Plus que le pied marin, il faut avoir l’œil ou l’oreille pour découvrir Musiques d’à bord, composé par Claude Ribouillault, chercheur en patrimoine populaire. C’est un livre si dense qu’il autorise le lecteur à bien des fantaisies, y compris des caprices instantanés. Ainsi peut-il ne regarder que les photographies, comme celle de la page 102, anonyme et bouleversante, de « deux marins assis sur le quai près de leur bateau ». Ou celle, pages 54-55, d’un « marin anglais posant avec son père, vers 1900 ».

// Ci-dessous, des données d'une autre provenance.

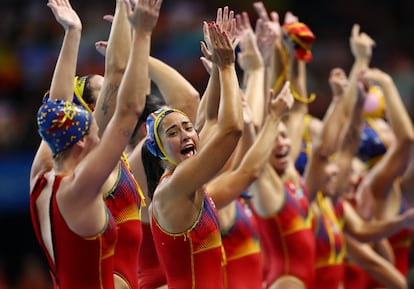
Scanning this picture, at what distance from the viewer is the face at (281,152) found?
6996 mm

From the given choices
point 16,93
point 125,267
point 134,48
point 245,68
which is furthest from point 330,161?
point 16,93

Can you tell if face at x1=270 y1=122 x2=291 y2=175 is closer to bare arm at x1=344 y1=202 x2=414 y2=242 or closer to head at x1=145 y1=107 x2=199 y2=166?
bare arm at x1=344 y1=202 x2=414 y2=242

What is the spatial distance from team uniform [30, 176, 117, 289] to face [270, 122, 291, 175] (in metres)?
2.57

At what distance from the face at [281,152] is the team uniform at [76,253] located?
257cm

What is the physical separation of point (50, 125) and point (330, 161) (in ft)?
12.4

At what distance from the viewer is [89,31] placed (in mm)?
12633

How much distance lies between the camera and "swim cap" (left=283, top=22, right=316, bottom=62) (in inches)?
290

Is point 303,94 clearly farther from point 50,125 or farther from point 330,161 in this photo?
point 50,125

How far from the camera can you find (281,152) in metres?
7.07

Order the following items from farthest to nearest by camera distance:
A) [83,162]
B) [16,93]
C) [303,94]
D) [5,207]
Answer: [16,93]
[5,207]
[303,94]
[83,162]

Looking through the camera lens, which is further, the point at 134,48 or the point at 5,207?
the point at 5,207

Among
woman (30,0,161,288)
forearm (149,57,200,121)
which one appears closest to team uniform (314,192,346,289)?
forearm (149,57,200,121)

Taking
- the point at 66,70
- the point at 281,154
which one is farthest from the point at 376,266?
the point at 66,70

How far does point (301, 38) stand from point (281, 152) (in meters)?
0.87
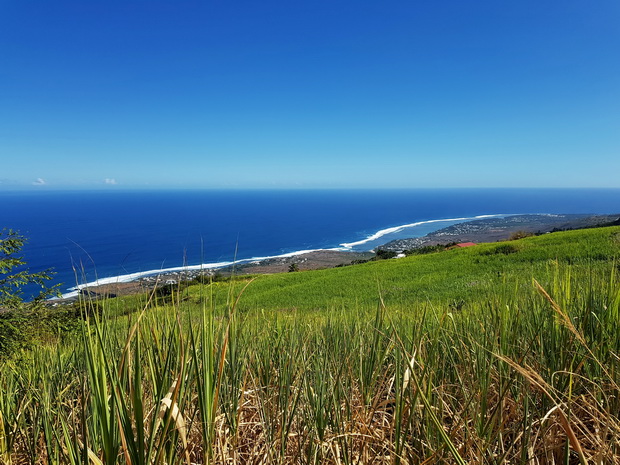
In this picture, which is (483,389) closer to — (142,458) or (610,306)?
(610,306)

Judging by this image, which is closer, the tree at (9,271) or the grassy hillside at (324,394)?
the grassy hillside at (324,394)

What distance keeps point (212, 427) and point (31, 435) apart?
1.26 metres

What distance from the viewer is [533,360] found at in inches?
71.6

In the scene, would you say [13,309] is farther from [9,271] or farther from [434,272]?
[434,272]

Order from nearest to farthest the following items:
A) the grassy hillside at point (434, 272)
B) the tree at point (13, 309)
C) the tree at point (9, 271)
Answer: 1. the tree at point (13, 309)
2. the tree at point (9, 271)
3. the grassy hillside at point (434, 272)

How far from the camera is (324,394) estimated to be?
1.59 metres

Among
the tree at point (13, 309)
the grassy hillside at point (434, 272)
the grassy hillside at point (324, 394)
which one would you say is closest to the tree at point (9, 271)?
the tree at point (13, 309)

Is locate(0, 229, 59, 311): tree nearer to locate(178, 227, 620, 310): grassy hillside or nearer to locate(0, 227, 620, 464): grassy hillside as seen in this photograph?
locate(0, 227, 620, 464): grassy hillside

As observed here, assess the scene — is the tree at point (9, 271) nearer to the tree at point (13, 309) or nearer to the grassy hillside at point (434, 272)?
the tree at point (13, 309)

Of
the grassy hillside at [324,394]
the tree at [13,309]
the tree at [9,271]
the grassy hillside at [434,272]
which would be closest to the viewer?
the grassy hillside at [324,394]

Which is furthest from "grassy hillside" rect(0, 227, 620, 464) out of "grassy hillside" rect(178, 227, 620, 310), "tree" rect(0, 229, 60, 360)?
"grassy hillside" rect(178, 227, 620, 310)

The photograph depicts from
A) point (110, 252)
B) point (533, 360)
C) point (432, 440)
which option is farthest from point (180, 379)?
point (110, 252)

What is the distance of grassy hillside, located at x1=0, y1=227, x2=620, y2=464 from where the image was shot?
1016 millimetres

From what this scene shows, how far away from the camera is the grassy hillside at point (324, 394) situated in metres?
1.02
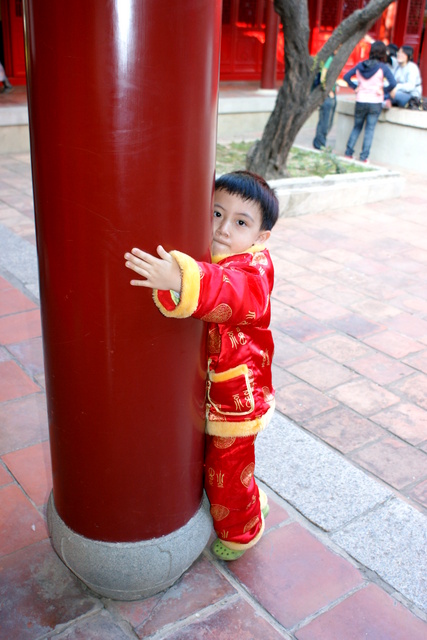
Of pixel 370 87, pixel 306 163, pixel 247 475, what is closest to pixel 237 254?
pixel 247 475

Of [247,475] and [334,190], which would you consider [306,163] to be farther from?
[247,475]

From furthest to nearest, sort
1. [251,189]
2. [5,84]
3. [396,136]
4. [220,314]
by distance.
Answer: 1. [5,84]
2. [396,136]
3. [251,189]
4. [220,314]

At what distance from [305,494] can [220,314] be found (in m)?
1.20

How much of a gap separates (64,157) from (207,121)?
36cm

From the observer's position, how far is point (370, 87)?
343 inches

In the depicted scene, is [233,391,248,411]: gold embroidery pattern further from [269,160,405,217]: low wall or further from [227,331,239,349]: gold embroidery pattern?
[269,160,405,217]: low wall

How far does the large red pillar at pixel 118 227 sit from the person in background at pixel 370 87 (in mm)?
7710

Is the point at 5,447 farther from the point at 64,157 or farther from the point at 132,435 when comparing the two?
the point at 64,157

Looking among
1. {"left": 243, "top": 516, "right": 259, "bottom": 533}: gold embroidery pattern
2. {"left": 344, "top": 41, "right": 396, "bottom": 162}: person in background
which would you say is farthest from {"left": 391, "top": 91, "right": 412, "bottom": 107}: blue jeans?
{"left": 243, "top": 516, "right": 259, "bottom": 533}: gold embroidery pattern

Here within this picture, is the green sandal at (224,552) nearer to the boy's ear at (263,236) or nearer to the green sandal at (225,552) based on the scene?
the green sandal at (225,552)

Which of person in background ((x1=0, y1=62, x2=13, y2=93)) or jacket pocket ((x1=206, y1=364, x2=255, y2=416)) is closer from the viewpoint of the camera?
jacket pocket ((x1=206, y1=364, x2=255, y2=416))

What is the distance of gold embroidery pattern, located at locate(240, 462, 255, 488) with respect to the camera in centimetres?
213

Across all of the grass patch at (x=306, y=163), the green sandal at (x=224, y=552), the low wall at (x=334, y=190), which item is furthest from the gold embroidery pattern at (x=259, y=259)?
the grass patch at (x=306, y=163)

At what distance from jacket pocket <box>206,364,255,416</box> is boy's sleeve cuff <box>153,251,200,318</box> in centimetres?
39
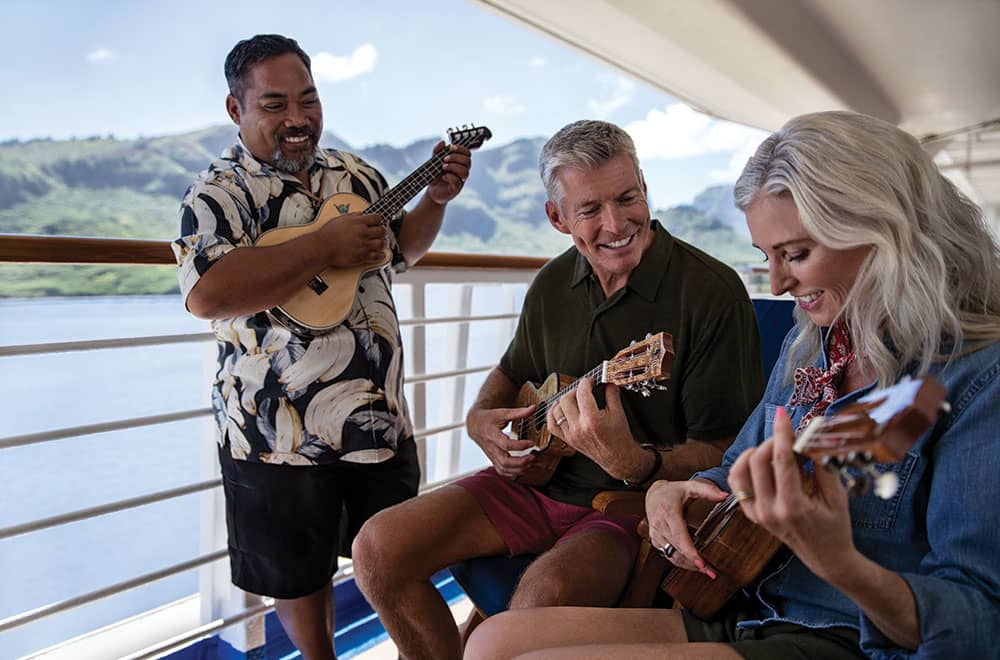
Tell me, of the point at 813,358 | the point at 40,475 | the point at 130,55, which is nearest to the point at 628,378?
the point at 813,358

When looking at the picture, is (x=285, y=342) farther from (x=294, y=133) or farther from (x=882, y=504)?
(x=882, y=504)

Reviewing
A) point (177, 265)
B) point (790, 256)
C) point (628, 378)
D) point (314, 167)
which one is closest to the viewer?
point (790, 256)

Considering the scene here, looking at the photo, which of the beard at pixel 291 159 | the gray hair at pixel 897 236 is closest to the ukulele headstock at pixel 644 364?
the gray hair at pixel 897 236

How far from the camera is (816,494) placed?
2.35 feet

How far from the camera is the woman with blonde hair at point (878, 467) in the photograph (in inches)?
28.9

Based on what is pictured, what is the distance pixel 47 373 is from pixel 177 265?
113 inches

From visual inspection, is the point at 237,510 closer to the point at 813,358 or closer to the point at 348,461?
the point at 348,461

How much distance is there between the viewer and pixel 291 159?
5.01ft

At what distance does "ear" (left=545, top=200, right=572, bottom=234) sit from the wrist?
0.49m

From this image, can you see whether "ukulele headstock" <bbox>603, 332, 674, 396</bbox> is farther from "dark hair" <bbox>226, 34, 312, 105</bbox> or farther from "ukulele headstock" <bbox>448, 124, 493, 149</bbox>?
"dark hair" <bbox>226, 34, 312, 105</bbox>

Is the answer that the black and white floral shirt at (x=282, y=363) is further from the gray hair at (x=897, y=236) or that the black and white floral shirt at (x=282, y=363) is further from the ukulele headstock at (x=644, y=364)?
the gray hair at (x=897, y=236)

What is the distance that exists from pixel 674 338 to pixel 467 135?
678 millimetres

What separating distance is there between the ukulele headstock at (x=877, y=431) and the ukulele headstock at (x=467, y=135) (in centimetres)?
118

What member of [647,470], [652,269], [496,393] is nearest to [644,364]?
[647,470]
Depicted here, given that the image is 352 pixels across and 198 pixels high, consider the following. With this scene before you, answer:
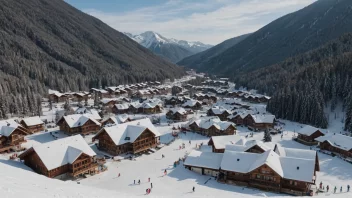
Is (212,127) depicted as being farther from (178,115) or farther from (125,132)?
(125,132)

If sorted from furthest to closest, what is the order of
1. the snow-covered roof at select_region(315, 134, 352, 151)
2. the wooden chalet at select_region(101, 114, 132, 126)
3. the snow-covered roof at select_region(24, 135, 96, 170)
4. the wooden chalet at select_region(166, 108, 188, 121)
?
the wooden chalet at select_region(166, 108, 188, 121) < the wooden chalet at select_region(101, 114, 132, 126) < the snow-covered roof at select_region(315, 134, 352, 151) < the snow-covered roof at select_region(24, 135, 96, 170)

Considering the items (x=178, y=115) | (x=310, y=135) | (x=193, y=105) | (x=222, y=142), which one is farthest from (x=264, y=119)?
(x=193, y=105)

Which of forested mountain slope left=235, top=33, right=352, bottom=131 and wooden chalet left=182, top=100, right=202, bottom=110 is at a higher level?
forested mountain slope left=235, top=33, right=352, bottom=131

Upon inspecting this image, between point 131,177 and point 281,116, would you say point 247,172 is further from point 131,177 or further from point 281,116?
point 281,116

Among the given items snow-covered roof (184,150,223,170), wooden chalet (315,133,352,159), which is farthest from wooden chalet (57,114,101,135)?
wooden chalet (315,133,352,159)

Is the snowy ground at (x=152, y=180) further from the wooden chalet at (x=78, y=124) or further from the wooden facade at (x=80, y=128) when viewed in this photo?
the wooden chalet at (x=78, y=124)

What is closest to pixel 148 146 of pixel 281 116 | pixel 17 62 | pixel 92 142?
pixel 92 142

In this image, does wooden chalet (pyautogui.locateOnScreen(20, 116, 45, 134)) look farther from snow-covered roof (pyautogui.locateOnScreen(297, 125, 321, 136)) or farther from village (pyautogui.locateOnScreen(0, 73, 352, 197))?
snow-covered roof (pyautogui.locateOnScreen(297, 125, 321, 136))
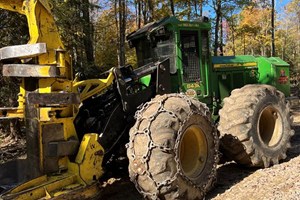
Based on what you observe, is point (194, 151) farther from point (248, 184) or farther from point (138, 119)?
point (138, 119)

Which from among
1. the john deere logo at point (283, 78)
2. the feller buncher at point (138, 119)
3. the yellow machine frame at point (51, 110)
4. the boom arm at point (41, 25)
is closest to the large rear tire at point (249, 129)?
the feller buncher at point (138, 119)

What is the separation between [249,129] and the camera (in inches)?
227

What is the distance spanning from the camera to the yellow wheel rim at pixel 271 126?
653 centimetres

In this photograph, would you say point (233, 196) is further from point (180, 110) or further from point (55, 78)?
point (55, 78)

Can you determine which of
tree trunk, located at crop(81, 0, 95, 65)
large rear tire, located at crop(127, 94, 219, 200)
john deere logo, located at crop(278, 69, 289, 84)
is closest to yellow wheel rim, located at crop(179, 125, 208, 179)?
large rear tire, located at crop(127, 94, 219, 200)

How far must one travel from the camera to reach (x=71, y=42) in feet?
38.4

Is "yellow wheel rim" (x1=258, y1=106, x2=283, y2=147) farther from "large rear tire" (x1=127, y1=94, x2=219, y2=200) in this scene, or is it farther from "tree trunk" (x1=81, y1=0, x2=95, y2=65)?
"tree trunk" (x1=81, y1=0, x2=95, y2=65)

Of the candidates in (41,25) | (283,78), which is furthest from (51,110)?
(283,78)

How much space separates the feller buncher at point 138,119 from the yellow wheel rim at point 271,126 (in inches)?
0.7

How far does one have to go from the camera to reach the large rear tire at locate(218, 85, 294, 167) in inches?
227

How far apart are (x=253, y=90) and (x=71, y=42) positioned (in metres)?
7.26

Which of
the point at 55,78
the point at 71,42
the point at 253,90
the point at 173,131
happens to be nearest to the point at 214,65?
the point at 253,90

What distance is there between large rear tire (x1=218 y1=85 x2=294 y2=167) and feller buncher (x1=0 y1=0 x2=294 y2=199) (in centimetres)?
2

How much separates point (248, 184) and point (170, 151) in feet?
5.11
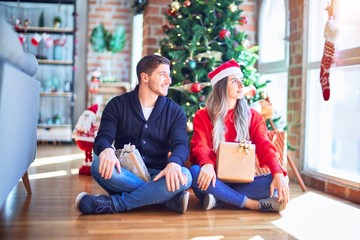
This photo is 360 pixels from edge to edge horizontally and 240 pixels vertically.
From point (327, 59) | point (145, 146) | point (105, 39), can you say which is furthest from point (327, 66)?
point (105, 39)

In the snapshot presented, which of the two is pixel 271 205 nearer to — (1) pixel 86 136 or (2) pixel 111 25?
(1) pixel 86 136

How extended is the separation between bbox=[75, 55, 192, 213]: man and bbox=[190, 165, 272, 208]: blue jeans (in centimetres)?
18

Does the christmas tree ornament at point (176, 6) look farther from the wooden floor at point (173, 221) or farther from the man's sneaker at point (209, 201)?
the man's sneaker at point (209, 201)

Deux exemples parmi tant d’autres illustrations glanées au fil des neuf chapitres, lesquels abordent tous les rythmes des compositions liés aux « aux pratiques des régions, des pays et des ports d’attache ».
On y découvre des instruments étonnants (le luma de métive, un gros escargot de mer), des cornemuses et des mélodéons. On y croise des marins à pompons enlacés sur le pont et des bals aristos ; des mousses affligés (« Pourquoi m’avoir livré l’autre jour ô ma mère/À ces hommes méchants qu’on nomme matelots ») et des forbans anxieux (« Vivre sur mer est ma seule espérance ») ; des sardinières en lutte à Douarnenez et des dockers pacifistes, etc. C’est le point fort de ce livre surprenant, où se retrouve en filigranes l’histoire du monde – grèves, migrations, esclavages -, que d’offrir une odyssée lyrique aux Hommes de la mer chers à John Ford.

Musiques d’à bord, Au gré des flots, au fil de l’eau, de Claude Ribouillault, éditions du Rouergue, 192 pp., 35 €.